----- INPUT RECORDS -----

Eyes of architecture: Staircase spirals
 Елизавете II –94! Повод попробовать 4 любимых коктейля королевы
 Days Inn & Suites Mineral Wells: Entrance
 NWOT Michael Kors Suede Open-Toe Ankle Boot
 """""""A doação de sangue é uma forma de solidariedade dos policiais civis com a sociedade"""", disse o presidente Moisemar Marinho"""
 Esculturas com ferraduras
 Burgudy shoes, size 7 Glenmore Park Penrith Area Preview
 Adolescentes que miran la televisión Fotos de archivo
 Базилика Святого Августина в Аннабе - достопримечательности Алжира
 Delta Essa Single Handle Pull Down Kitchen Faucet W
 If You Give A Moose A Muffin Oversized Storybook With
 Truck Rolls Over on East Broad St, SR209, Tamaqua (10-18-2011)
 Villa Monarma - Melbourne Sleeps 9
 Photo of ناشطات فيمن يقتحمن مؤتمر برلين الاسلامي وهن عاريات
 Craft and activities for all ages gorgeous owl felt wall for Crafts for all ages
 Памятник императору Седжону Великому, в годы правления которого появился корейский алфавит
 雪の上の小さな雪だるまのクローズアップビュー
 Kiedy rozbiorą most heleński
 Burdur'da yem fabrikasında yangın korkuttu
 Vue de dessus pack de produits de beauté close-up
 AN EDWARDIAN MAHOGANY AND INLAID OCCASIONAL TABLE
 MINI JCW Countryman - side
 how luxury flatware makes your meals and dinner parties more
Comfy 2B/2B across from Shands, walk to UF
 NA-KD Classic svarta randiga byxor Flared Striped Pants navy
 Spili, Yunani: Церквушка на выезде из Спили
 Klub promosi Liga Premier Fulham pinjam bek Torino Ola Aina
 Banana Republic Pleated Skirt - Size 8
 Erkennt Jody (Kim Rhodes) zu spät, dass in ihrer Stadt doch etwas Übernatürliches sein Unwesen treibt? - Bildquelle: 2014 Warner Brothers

-----

Each record above should be reproduced in full, exactly as it stands.

Eyes of architecture: Staircase spirals
 Елизавете II –94! Повод попробовать 4 любимых коктейля королевы
 Days Inn & Suites Mineral Wells: Entrance
 NWOT Michael Kors Suede Open-Toe Ankle Boot
 """""""A doação de sangue é uma forma de solidariedade dos policiais civis com a sociedade"""", disse o presidente Moisemar Marinho"""
 Esculturas com ferraduras
 Burgudy shoes, size 7 Glenmore Park Penrith Area Preview
 Adolescentes que miran la televisión Fotos de archivo
 Базилика Святого Августина в Аннабе - достопримечательности Алжира
 Delta Essa Single Handle Pull Down Kitchen Faucet W
 If You Give A Moose A Muffin Oversized Storybook With
 Truck Rolls Over on East Broad St, SR209, Tamaqua (10-18-2011)
 Villa Monarma - Melbourne Sleeps 9
 Photo of ناشطات فيمن يقتحمن مؤتمر برلين الاسلامي وهن عاريات
 Craft and activities for all ages gorgeous owl felt wall for Crafts for all ages
 Памятник императору Седжону Великому, в годы правления которого появился корейский алфавит
 雪の上の小さな雪だるまのクローズアップビュー
 Kiedy rozbiorą most heleński
 Burdur'da yem fabrikasında yangın korkuttu
 Vue de dessus pack de produits de beauté close-up
 AN EDWARDIAN MAHOGANY AND INLAID OCCASIONAL TABLE
 MINI JCW Countryman - side
 how luxury flatware makes your meals and dinner parties more
Comfy 2B/2B across from Shands, walk to UF
 NA-KD Classic svarta randiga byxor Flared Striped Pants navy
 Spili, Yunani: Церквушка на выезде из Спили
 Klub promosi Liga Premier Fulham pinjam bek Torino Ola Aina
 Banana Republic Pleated Skirt - Size 8
 Erkennt Jody (Kim Rhodes) zu spät, dass in ihrer Stadt doch etwas Übernatürliches sein Unwesen treibt? - Bildquelle: 2014 Warner Brothers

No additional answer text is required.